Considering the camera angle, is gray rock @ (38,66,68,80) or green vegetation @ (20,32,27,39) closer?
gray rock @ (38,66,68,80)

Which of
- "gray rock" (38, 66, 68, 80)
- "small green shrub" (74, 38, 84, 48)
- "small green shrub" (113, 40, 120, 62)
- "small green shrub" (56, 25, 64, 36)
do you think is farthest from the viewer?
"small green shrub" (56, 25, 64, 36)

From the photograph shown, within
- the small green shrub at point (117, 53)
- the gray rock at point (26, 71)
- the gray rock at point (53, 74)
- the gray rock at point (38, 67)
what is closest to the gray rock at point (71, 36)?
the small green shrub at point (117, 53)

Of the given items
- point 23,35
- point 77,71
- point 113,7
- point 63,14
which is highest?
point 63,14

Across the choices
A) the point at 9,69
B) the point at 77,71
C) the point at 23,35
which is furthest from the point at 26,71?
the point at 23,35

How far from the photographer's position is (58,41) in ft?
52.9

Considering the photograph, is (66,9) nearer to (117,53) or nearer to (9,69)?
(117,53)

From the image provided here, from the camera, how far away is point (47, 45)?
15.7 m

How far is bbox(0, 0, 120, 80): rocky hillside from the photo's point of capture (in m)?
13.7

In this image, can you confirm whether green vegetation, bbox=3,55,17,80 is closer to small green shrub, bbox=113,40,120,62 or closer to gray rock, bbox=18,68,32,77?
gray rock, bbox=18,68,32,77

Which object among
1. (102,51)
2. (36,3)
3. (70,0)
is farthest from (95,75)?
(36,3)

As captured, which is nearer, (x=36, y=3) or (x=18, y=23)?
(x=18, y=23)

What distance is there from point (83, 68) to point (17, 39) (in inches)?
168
○ ○ ○ ○ ○
_Your task:_
Convert every line of the entries above into a JSON array of strings, one string per line, and omit blank lines.

_Result of this exercise:_
[
  "Considering the camera angle, is gray rock @ (38,66,68,80) or green vegetation @ (20,32,27,39) closer?",
  "gray rock @ (38,66,68,80)",
  "Which of",
  "- \"gray rock\" (38, 66, 68, 80)",
  "- \"small green shrub\" (74, 38, 84, 48)",
  "- \"small green shrub\" (113, 40, 120, 62)",
  "- \"small green shrub\" (56, 25, 64, 36)",
  "do you think is farthest from the viewer?",
  "\"small green shrub\" (56, 25, 64, 36)",
  "From the photograph shown, within",
  "- the small green shrub at point (117, 53)",
  "- the gray rock at point (26, 71)",
  "- the gray rock at point (53, 74)",
  "- the gray rock at point (38, 67)",
  "what is closest to the gray rock at point (71, 36)?",
  "the small green shrub at point (117, 53)",
  "Of the given items",
  "- point 23,35",
  "- point 77,71",
  "- point 113,7",
  "- point 63,14",
  "which is highest?",
  "point 63,14",
  "Across the choices",
  "A) the point at 9,69",
  "B) the point at 77,71",
  "C) the point at 23,35",
  "which is furthest from the point at 26,71?",
  "the point at 23,35",
  "How far from the photographer's position is (58,41) in ft?",
  "52.9",
  "Considering the photograph, is (66,9) nearer to (117,53) or nearer to (9,69)?",
  "(117,53)",
  "From the image provided here, from the camera, how far away is point (47, 45)?",
  "15.7 m",
  "How far is bbox(0, 0, 120, 80): rocky hillside from the photo's point of capture (in m)?",
  "13.7",
  "In this image, can you confirm whether green vegetation, bbox=3,55,17,80 is closer to small green shrub, bbox=113,40,120,62 or closer to gray rock, bbox=18,68,32,77?",
  "gray rock, bbox=18,68,32,77",
  "Which object among",
  "1. (102,51)",
  "2. (36,3)",
  "3. (70,0)",
  "is farthest from (95,75)?",
  "(36,3)",
  "As captured, which is nearer, (x=36, y=3) or (x=18, y=23)?",
  "(x=18, y=23)",
  "What distance is there from point (83, 68) to point (17, 39) (in inches)?",
  "168"
]